Text excerpt:

2020-09-04 Thread ZmnSCPxj via bitcoin-dev
Good morning Antoine,


> > This can be arranged by having one side offer partial signatures for the 
> > transaction of the other, and once completing the signature, not sharing it 
> > with the other until we are ready to actually broadcast the transaction of 
> > our own volition.
> > There is no transaction that both participants hold in completely-signed 
> > form
>
> I don't think that's different from the current model where you have either a 
> valid HTLC-timeout or HTLC-Sucess tx to solve a HTLC output but never full 
> witness material to build both ?

It is different in that the current (actually, now *previous*) model looks like 
this:


funding out ->  contract tx -->  HTLC-timeout
 OR
 HTLC-success


Whereas what I am describing looks like this:

funding out ->  HTLC-timeout
OR
HTLC-success

The attack being described has to do with the fact that, after private key 
turnover (i.e. after hash-lock resolution), the contract tx can be used to at 
least annoy the supposed new owner of the funding out, since the contract tx 
deducts fees from its input to pay for itself.
And at the end of the swap (after private key turnover) the one who funded the 
funding outpoint (and swapped its control for this outpoint already, for a 
different outpoint) can at least try to broadcast the contract tx for a 
*chance* that the HTLC-timeout becomes valid and it can steal the coin even 
after taking the swapped coin on the other side of the swap.


Chris recently described a different technique, which has different contract 
txes, with the contract tx held by the offerrer of the HTLC (who can otherwise 
later annoy the acceptor of the HTLC once the HTLC has been hash-resolved)

Listed records:

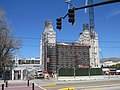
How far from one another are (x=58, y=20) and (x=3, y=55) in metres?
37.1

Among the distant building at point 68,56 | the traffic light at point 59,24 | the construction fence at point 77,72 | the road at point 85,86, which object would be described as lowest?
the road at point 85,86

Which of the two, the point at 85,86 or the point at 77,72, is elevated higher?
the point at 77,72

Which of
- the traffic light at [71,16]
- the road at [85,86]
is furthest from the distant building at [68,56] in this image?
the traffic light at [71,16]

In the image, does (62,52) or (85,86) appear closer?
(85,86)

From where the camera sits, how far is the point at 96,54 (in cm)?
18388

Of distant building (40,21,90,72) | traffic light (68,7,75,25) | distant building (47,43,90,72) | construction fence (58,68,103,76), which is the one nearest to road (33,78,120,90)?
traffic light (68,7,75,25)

--

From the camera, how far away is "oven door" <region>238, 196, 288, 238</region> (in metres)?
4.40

--

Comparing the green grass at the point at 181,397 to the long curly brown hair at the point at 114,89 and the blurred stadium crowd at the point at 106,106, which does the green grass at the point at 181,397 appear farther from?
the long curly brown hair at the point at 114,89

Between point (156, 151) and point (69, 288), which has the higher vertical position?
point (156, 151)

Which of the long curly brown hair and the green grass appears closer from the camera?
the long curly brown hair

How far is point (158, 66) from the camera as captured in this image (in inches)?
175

Problems:
1. Answer these about the bitcoin-dev message:
(a) Whom does the message greet?
(b) What does the contract tx deduct fees from to pay for itself?
(c) Who recently described a different technique?
2. Carry on the bitcoin-dev message about HTLC swaps from where it stops.
The entries have nothing to do with the bitcoin-dev message.

Written responses:
1.
(a) Antoine
(b) Its input
(c) Chris

2.
costing the offerrer of the HTLC some coins if it is published after swap 
completion.


> > To reduce this risk, A can instead first swap A->B->A, then when that 
> > completes, A->C->A.
> This limits its funding lockup to 1 week.
>
> Okay I think I understand your point. So by intermediating the chain with the 
> taker you ensure that in case of previous hop failure, taker funds are only 
> timelocked for the delta of this faulting hop not the whole route. But still 
> not anchoring onchain the next route segment means that any moment the next 
> maker can exit from the proposed position ?
>
> That's interesting, so a) you require all takers to lock their funds onchain 
> before initiating the whole routing and you will pay more in service fees or 
> b) you only lock them step by step but you increase risk of next hop default 
> and thus latency. Roughly.
>  
> It might be an interesting construction to explore on its own, minus the 
> downside of producing weird spend patterns due to next hop maker bidding with 
> another party.
>

Correct, a taker can pay higher fees for lots of smaller swaps that reduce its 
lockup risk, or pay less (with similar privacy bought) but with greater total 
lockup risk.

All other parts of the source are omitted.